There are the terrarium backgrounds, I used the desert one by Hagen on my snakes tanks and I think that it looked ok. Anyways I don't know if you have seen any of the new foam ones but they are expensive ... http://www.herpsupplies.com/subcategory.cfm?id=13&sub=67. Depending on how much work you would want to do, would this work? http://www.beautifuldragons.503xtreme.com/Furniture.html


----------



## halfwaynowhere (Nov 12, 2008)

I don't want to put anything inside of the tank, because I don't want them to have anything to climb on to get closer to the lights... With the temps as high as they need to be, that bulb is pretty hot. Also, the foam ones would need to be tiled, as this is a weird size tank, and I'm picky about seams... I'd print my own background, but I don't want it to look more uniform... 
I'm also hoping to find something more saharan looking than the hagen desert background... it just looks very arizona-ish... I might go with that one if I can't find anything else, though. Thanks for the suggestions!


----------



## Red Eyes (Nov 12, 2008)

The snake that I used the Hagen background is a Chihuahua Mountain Kingsnake so I thought it fit  What about using some of the desktop backgrounds of the Sahara Desert? http://www.fanimages.com/Nature/Desert/index.html


----------



## redsaw (Nov 13, 2008)

Try these, they may have what you want, or not http://www.herpsupplies.com/subcategory.cfm?id=13&sub=67
http://www.stormthecastle.com/terrarium/terrarium-backgrounds.htm


----------



## Taceas (Nov 14, 2008)

I just found one I like in an aquarium store, it was on the backside of a freshwater aquarium background. It's rocks and such, looks deserty to me. Just buy something that'll fit the height okay and then cut to size.


----------



## halfwaynowhere (Nov 29, 2008)

I got bored and decided to try making my own. Supposed to be writing a paper for one of my classes, so of course, I'll do anything to avoid that, lol... I think it turned out pretty decently, I used one of the pics from that link Red Eyes posted, with some creative photoshopping to get it to stretch to fit 9 sheets of paper... 





The seams aren't too noticable, which is nice, since that was a big concern of mine...


----------



## El Viejo (Nov 29, 2008)

You did an excellent job! The seams are hardly noticeable. Now get busy & write that paper!


----------



## Red Eyes (Nov 29, 2008)

That looks really good.

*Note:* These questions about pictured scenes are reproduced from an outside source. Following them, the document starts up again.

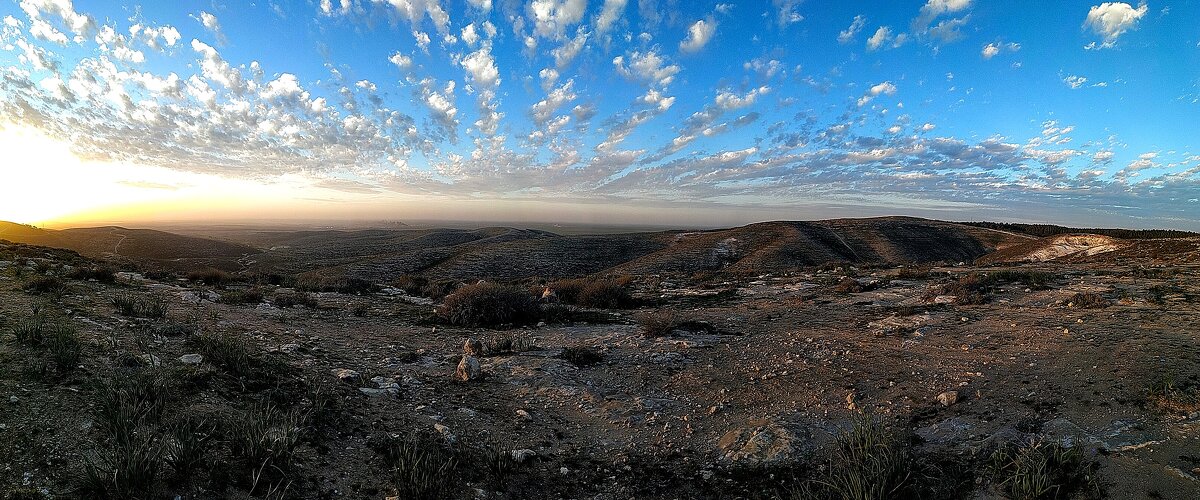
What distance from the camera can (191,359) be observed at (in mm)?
5438

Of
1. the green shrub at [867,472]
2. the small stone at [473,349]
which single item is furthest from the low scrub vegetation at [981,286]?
the small stone at [473,349]

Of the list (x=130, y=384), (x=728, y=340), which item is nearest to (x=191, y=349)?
(x=130, y=384)

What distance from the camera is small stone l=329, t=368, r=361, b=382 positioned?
6.16 m

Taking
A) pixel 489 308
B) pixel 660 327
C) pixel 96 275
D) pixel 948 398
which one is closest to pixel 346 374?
pixel 489 308

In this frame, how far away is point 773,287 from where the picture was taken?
676 inches

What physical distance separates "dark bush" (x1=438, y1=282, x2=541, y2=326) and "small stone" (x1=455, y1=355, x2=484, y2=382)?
407 centimetres

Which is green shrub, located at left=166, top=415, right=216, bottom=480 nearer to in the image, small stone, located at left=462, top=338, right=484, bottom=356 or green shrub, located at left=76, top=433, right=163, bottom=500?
green shrub, located at left=76, top=433, right=163, bottom=500

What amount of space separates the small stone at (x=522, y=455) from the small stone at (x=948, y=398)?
197 inches

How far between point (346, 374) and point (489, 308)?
5.26 m

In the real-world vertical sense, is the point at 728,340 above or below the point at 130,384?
below

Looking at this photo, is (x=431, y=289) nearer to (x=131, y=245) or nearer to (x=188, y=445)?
(x=188, y=445)

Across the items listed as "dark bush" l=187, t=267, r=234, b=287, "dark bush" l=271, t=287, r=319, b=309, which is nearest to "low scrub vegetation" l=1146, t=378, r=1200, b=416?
"dark bush" l=271, t=287, r=319, b=309

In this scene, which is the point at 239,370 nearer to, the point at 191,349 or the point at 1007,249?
the point at 191,349

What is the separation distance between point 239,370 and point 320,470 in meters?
2.50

So do you have three sides covered?


----------



## halfwaynowhere (Nov 29, 2008)

yep, covered three sides... I wanted to stop them from trying to dig through the glass, thinking they could get to the other side... Now they only have that problem with the front, but I would still like to be able to see in, so its not getting covered... My female was driving herself crazy with the digging, I think these guys were wild caught, and she doesn't seem to like being in captivity... hopefully this will help her feel more at home, or at least a little less stressed.


----------



## redsaw (Dec 1, 2008)

That background looks good. I was about to say try http://www.drsfostersmith.com/   for desert backgrounds


----------



## bhamgreg (Dec 2, 2008)

my beardies are goign bonkers with the glass as well. i'm gonna build soemthign with a painted plywood i think just to cover the sides.


----------